Poi, in un gioco di continui rimandi mentali che l’osservazione e l’ascolto del Mallero mi sollecita(va), ho còlto un altro parallelismo qui presente, tra due flussi di simile rumore ma ben diversa vitalità: quello del torrente, dell’acqua fonte di vita che dai monti scende verso il fondovalle e la pianura, e quello della carrozzabile della Valmalenco, in un momento nel quale sulla stessa il traffico era particolarmente intenso, rumoroso (nel senso più disturbante del termine), puzzolente (stavano passando tre TIR uno dietro l’altro) e inquinante. Eppure il rumore di quei due “flussi” così diversi è molto simile, appunto: e quale diverso impatto, ambientale e culturale, sul paesaggio (sonoro e non) della valle! Il primo, quello del torrente, è un suono del tutto contestuale al paesaggio locale dacché ne è parte formante e integrante; il secondo, decontestuale seppur ormai tristemente “storicizzato” in quell’ambito paesaggistico, ne è diventato parte integrante senza esserne parte formante. È l’esemplificazione concreta di un paradosso tra i maggiori che un po’ ovunque il paesaggio alpino antropizzato manifesta: la presenza di elementi avulsi al contesto paesaggistico e ad esso imposti sovente con la forza e dietro motivazioni altrettanto spesso fallaci ma ormai ritenuta, quella presenza, ordinaria, normale anzi, “utile”. Ma è realmente utile e funzionale alla bellezza del paesaggio ciò che, se non in armonia con esso, finisce inevitabilmente per apportarvi danni poi ignorati per mere umane convenienze?
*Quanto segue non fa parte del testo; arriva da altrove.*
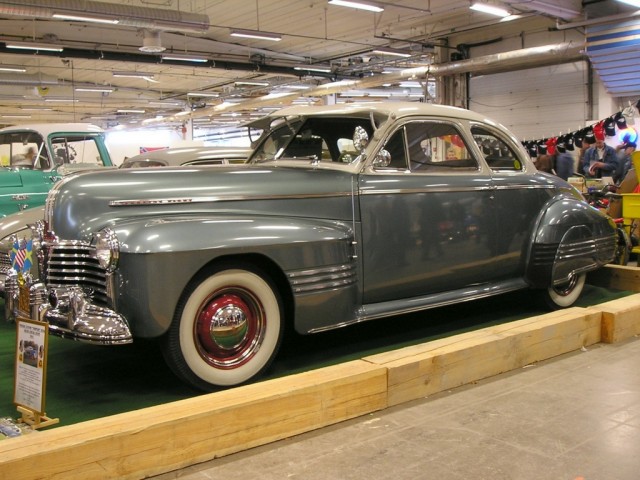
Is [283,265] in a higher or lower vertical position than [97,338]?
higher

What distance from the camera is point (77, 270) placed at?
358 cm

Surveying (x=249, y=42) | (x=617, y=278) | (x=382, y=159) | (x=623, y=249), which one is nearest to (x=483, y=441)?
(x=382, y=159)

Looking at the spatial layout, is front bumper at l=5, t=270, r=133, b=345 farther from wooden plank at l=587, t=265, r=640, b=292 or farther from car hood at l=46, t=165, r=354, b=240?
wooden plank at l=587, t=265, r=640, b=292

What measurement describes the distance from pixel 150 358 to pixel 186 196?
1241 mm

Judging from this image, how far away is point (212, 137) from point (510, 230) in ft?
108

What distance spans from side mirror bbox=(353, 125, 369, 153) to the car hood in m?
0.33

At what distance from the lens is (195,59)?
1642cm

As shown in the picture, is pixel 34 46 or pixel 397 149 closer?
pixel 397 149

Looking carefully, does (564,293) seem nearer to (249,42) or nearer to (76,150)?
(76,150)

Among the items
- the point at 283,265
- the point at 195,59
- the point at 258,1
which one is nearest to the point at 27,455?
the point at 283,265

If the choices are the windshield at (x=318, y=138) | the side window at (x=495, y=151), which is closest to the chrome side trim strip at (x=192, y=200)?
the windshield at (x=318, y=138)

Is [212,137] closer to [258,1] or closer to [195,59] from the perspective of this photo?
[195,59]

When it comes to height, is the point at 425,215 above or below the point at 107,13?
below

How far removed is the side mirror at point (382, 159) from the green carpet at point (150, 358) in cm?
125
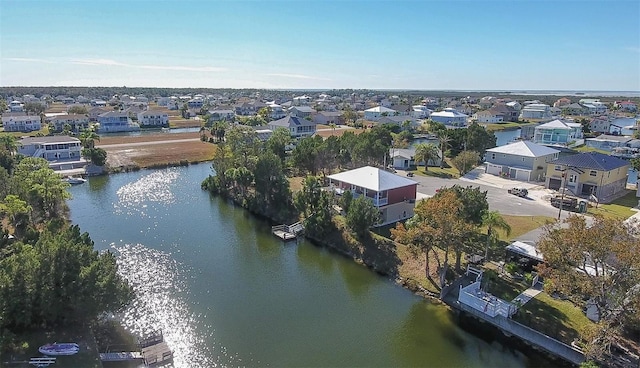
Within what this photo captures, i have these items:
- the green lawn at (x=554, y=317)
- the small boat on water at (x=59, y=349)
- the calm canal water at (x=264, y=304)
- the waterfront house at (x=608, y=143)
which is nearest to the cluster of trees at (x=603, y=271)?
the green lawn at (x=554, y=317)

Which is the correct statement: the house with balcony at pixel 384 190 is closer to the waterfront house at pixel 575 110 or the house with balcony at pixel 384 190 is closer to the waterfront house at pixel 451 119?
the waterfront house at pixel 451 119

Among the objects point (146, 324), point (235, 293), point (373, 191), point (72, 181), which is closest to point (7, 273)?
point (146, 324)

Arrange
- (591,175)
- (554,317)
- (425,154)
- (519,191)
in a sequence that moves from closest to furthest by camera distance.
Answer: (554,317) → (591,175) → (519,191) → (425,154)

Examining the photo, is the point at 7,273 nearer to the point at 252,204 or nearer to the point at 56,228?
the point at 56,228

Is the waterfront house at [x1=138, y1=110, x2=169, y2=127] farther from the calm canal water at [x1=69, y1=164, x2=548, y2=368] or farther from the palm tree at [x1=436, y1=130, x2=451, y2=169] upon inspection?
the palm tree at [x1=436, y1=130, x2=451, y2=169]

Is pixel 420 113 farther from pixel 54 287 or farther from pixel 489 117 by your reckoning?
pixel 54 287

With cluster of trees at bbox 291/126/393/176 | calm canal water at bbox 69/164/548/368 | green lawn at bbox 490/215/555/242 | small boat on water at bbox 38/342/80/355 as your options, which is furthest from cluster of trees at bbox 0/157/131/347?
cluster of trees at bbox 291/126/393/176

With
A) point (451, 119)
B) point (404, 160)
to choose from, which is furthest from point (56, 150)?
point (451, 119)
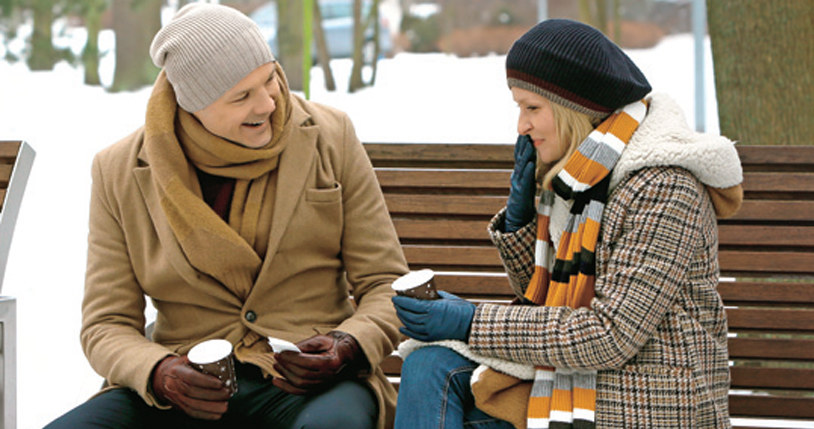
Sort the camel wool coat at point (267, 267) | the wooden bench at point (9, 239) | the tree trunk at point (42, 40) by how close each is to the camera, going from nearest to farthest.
Result: the camel wool coat at point (267, 267), the wooden bench at point (9, 239), the tree trunk at point (42, 40)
Sono allora tornato, dopo queste riflessioni, a osservare il Mallero, il moto delle sue acque, apparentemente sempre uguale ma in realtà sempre diverso, così fremente, dinamico, energico, e così costantemente in azione nei confronti del paesaggio sia materialmente (l’acqua che dà vita al territorio e col tempo lo trasforma) e immaterialmente (il suono dell’acqua che forma la nota fondamentale del paesaggio sonoro locale), mi sono lasciato incantare dall’osservazione dei mulinelli, delle cascatelle, delle numerose, piccole e meno piccole rapide, della miriade di correnti… come si può dire di questo tratto che sia “brutto” quando è vitalizzato da una così potente bellezza fluida? Una bellezza che supporta con vigore ciò che scrive Davide Sapienza perché ne diventa una rappresentazione visiva perfetta per chiunque cammini lungo questo tratto del Sentiero Rusca: «E ogni storia, ogni racconto, ogni cammino, anche se lo avrai ascoltato e ripetuto cento, mille volte, sarà sempre una scoperta.» Perché anche il paesaggio è sempre una scoperta, e forse lo è o lo può essere soprattutto dove si pensa o ci viene detto che non lo sia, che sia poco interessante, noioso, brutto. Basta guardarsi intorno e, qui, ascoltare, per capire che non è così.